* **Your objective**: Collect every line of the listing below that contains the string "results" and reproduce each one in full.

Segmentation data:
--- begin ---

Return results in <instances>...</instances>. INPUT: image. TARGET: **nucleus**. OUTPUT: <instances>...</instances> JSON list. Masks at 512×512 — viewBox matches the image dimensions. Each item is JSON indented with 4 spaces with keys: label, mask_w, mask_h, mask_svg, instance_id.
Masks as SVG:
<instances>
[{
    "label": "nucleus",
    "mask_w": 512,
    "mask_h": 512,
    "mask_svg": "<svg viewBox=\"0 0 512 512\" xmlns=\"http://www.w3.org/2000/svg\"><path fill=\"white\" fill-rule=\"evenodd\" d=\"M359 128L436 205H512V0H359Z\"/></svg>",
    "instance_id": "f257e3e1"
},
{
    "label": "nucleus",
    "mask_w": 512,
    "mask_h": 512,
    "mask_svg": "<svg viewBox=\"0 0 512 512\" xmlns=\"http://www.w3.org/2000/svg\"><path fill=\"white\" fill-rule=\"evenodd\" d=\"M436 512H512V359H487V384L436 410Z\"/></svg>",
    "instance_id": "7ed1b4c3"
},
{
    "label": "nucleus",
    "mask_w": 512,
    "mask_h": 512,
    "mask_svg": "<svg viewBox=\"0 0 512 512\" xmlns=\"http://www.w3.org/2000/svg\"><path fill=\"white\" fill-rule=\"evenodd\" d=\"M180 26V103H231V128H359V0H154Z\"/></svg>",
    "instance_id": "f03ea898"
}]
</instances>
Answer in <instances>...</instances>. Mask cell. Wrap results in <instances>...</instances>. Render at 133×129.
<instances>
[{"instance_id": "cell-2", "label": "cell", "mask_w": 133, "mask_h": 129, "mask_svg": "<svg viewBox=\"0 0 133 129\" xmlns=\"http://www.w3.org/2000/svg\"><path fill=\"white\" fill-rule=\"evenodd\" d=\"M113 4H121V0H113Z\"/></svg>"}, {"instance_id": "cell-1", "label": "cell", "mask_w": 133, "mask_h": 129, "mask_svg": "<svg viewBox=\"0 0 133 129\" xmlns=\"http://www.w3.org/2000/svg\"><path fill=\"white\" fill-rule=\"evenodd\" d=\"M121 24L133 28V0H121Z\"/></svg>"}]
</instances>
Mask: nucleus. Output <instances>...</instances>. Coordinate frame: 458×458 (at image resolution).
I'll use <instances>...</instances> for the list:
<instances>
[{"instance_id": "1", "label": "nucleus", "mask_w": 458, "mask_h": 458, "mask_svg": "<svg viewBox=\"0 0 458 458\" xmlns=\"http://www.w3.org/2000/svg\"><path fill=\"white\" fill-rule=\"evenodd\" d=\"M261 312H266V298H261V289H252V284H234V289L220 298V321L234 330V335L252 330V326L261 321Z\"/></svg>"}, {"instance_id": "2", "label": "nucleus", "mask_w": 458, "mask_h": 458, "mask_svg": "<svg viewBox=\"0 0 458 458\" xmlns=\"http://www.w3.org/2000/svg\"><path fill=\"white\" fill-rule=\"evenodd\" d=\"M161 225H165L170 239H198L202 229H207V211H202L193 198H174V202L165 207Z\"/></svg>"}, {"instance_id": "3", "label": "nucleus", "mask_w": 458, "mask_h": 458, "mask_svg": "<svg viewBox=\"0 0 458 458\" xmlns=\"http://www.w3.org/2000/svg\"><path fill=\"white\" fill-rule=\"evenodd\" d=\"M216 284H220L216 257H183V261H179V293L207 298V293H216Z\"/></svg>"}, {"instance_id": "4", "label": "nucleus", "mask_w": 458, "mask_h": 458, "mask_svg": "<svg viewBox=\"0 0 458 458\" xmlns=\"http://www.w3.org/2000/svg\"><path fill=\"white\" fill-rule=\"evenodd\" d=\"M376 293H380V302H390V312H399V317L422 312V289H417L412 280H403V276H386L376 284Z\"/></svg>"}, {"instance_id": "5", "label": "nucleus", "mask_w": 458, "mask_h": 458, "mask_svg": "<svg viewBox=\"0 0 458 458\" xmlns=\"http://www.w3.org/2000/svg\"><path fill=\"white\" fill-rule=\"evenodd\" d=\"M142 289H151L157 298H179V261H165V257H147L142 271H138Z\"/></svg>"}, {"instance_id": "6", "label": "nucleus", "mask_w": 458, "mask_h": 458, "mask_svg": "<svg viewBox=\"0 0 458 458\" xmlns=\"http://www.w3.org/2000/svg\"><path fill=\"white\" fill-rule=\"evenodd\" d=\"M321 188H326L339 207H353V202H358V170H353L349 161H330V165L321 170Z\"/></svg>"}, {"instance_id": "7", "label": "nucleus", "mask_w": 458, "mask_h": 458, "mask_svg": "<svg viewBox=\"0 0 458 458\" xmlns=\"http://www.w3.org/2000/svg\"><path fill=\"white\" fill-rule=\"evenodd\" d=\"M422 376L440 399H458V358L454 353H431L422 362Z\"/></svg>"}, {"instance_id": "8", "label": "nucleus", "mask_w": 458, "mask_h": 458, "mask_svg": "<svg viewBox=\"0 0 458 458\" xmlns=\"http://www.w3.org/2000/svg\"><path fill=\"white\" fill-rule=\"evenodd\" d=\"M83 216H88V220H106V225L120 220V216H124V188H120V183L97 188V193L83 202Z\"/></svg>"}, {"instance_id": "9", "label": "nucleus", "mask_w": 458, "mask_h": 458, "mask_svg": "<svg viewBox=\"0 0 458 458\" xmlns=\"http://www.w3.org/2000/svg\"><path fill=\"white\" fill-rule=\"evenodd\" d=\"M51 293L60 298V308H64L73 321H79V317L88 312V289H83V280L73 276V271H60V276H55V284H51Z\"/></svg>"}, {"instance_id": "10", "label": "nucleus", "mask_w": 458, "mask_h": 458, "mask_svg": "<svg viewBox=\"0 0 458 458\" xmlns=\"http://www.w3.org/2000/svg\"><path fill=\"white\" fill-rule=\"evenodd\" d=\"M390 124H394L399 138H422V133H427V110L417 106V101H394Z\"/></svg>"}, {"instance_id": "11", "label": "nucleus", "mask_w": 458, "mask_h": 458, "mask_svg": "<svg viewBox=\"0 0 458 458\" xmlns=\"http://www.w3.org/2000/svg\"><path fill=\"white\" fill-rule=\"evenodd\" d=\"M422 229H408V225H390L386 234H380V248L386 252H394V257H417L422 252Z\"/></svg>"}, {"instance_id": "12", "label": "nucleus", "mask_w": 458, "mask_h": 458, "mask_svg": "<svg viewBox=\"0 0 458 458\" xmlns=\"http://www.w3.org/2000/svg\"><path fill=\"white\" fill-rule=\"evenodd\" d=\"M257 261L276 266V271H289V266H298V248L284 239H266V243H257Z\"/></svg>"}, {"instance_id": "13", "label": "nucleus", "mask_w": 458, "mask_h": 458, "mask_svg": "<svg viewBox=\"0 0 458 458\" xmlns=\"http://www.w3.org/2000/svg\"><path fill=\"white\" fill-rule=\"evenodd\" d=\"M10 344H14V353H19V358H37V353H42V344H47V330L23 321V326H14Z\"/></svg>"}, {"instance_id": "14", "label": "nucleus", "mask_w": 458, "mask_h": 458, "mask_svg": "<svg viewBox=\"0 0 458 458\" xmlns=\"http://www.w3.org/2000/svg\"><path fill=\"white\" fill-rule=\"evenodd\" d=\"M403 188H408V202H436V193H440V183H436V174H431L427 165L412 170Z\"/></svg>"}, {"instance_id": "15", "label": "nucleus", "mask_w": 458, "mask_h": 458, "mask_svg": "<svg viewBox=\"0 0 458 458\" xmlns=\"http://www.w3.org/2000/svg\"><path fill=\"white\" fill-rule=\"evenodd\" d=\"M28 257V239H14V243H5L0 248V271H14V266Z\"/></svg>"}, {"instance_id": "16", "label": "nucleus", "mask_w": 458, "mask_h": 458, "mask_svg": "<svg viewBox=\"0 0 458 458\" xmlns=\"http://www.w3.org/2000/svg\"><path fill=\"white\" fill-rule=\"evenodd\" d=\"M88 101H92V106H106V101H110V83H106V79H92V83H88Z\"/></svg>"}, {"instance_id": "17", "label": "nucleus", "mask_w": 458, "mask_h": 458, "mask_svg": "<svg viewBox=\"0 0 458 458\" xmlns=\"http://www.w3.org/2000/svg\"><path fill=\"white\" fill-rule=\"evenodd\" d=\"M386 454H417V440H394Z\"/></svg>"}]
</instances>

--- end ---

* **Exercise output**:
Return results in <instances>...</instances>. INPUT: image. TARGET: **nucleus**. OUTPUT: <instances>...</instances> JSON list. Masks at 512×512 — viewBox matches the image dimensions. Each item is JSON indented with 4 spaces with keys: label, mask_w, mask_h, mask_svg, instance_id.
Answer in <instances>...</instances>. Mask cell. Wrap results in <instances>...</instances>. Render at 133×129.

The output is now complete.